- DIRECTIVE
Put the records into a two-column CSV with the headers record_text and answer, one row per record, with each value in a single quoted field and its line breaks replaced by spaces. Begin at the line that has "Is point 217,56", go through the end of the records, and leave the pictures out.

- EXTRACTED INFORMATION

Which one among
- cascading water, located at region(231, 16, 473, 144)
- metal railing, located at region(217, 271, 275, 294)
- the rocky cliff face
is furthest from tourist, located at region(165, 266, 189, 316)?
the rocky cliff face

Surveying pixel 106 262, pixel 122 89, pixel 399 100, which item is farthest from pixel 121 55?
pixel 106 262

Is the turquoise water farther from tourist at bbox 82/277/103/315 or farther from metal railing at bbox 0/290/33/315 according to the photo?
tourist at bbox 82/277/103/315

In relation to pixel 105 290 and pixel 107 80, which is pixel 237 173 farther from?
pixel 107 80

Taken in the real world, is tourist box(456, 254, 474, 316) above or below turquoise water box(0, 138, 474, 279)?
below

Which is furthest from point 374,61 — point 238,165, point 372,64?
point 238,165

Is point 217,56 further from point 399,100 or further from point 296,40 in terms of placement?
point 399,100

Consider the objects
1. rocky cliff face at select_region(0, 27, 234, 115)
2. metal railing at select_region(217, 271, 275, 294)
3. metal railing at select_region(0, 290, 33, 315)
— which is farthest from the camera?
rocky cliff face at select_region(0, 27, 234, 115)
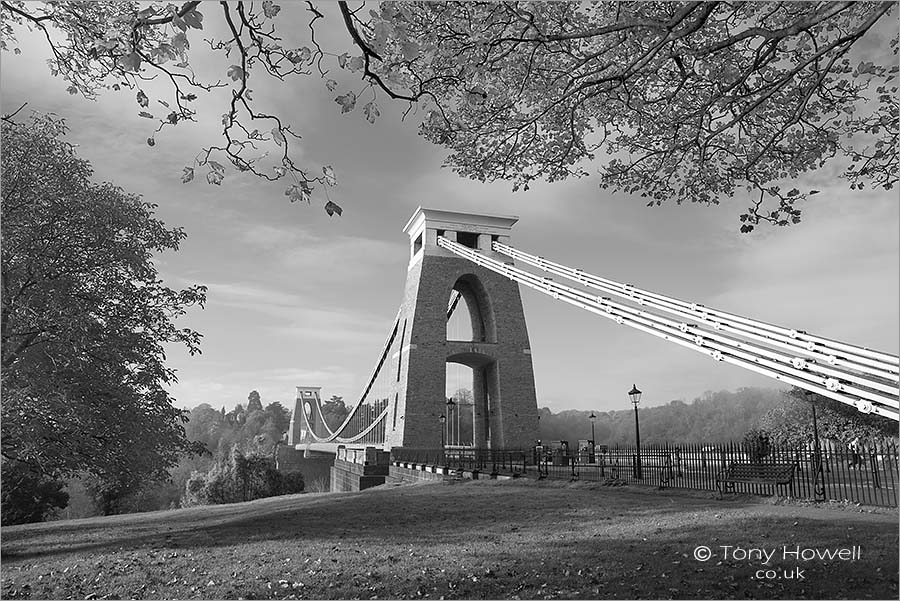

- REPLY TO THE EXERCISE
record_text,answer
"Is point 217,56 further from point 399,100 or further from point 296,40 in terms of placement?","point 399,100"
"Consider the objects 1. rocky cliff face at select_region(0, 27, 234, 115) 2. metal railing at select_region(217, 271, 275, 294) 3. metal railing at select_region(0, 290, 33, 315) — which is farthest from the camera?","rocky cliff face at select_region(0, 27, 234, 115)"